As a salute to the historic passage of health care reform in the United States, a story that this blog has been tracking, I want to recall something that Senator Barack Obama ( as he then was) said in 2008. It was in the course of his epic battle with Senator Hillary Clinton (as she then was) for the presidential nomination of the Democratic party. You will recall that the two of them debated health care reform interminably in those months. The issue was: was health care reform merely a problem of technical design?
"There is no shortage of plans out there. There is no shortage of policy papers. This is not a technical problem. It's a problem of politics. It's a problem of getting a big enough coalition of people who are organized, inspired, mobilized and will then put pressure on those who are elected in order to get it done." (Governance Reform Under Real-World Conditions, p. 2).
Now that health care reform is passed we can reflected on the power of that statement, and think about how governance reform is typically pursued in international development.
I am confident that when Obama said that health care reform was not a technical problem he did not intend to denigrate the fundamental importance of the technical work you need to do. What he was saying was: people have done that, we know what the fix is. The problem is how to get it done in the face of a powerful blocking coalition, and an electorate a large section of which can so easily be persuaded to vote against their own interests. He was saying: reform is not merely a technical problem. Reform is a problem of politics. And we can all see that, at the long end of the struggle, the political skills of the leaders of the reform coalition delivered the historic change. It was a brutal, noisy struggle. A few weeks ago the effort appeared to have failed utterly.

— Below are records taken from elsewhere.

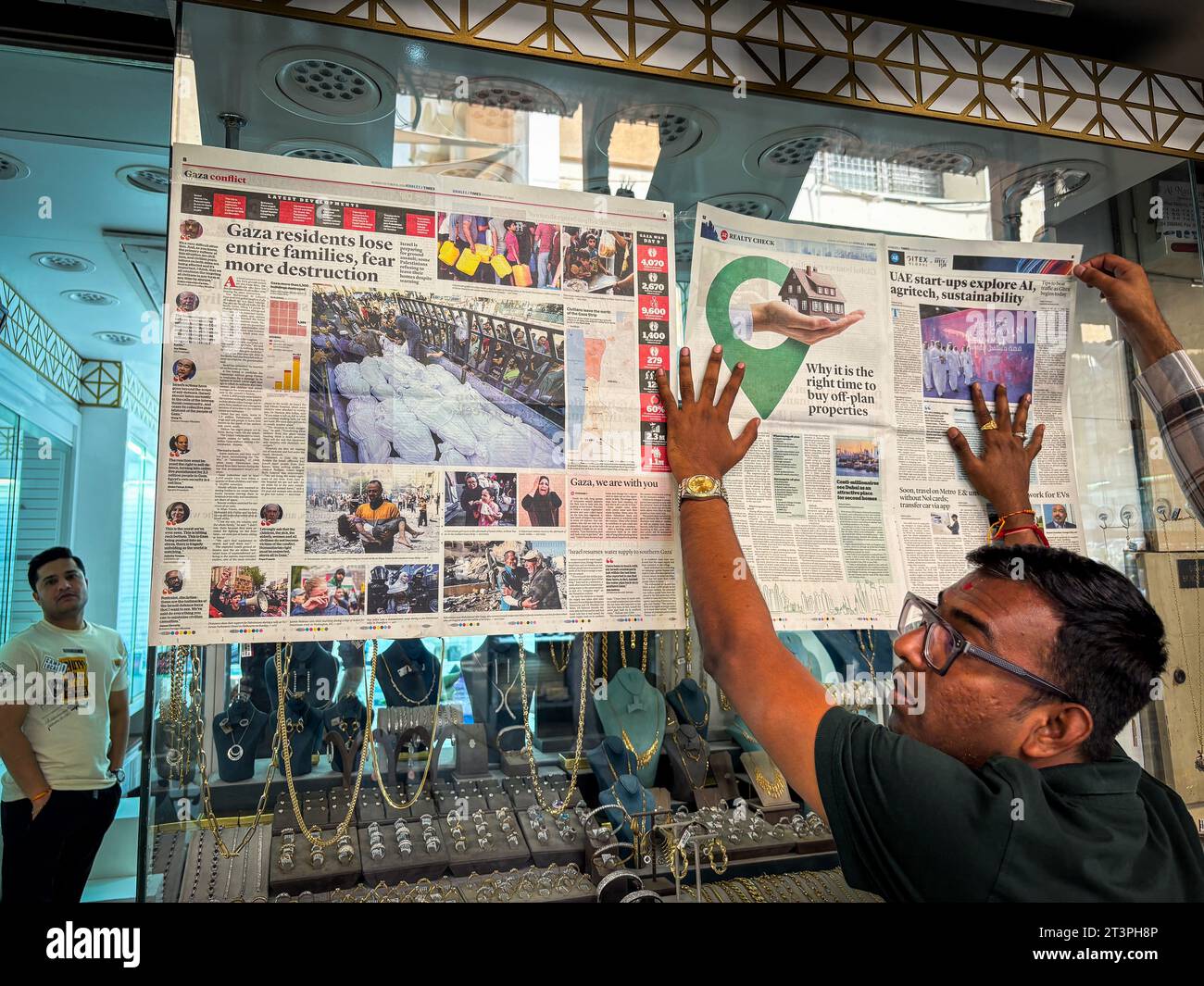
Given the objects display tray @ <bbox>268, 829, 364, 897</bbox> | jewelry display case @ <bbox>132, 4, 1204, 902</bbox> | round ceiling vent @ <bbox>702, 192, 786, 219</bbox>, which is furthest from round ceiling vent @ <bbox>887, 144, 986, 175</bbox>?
display tray @ <bbox>268, 829, 364, 897</bbox>

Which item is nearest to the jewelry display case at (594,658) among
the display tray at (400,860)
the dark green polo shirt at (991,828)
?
the display tray at (400,860)

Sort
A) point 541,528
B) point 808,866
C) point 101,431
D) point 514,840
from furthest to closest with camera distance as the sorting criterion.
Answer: point 101,431 → point 808,866 → point 514,840 → point 541,528

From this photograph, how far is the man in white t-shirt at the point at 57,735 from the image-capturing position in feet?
4.58

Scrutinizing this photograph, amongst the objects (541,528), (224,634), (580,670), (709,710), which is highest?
(541,528)

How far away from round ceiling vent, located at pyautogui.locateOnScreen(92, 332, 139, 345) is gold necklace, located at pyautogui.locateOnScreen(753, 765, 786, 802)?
67.2 inches

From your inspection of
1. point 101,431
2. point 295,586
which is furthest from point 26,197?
point 295,586

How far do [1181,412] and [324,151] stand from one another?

The current president of the United States in unique in many respects (to put it mildly!), but one of the ways in which he is singular is in being both a technocrat and a master-politician. Most governance reform efforts are not so blessed. So, when, as we still mostly do, we treat governance reform as a technocratic challenge, we are paying mere lip service to pro-poor social and political change. We become serious about reform only when we take politics seriously and support the coalition building efforts necessary to improve the chances of reform efforts around the world. May that day come.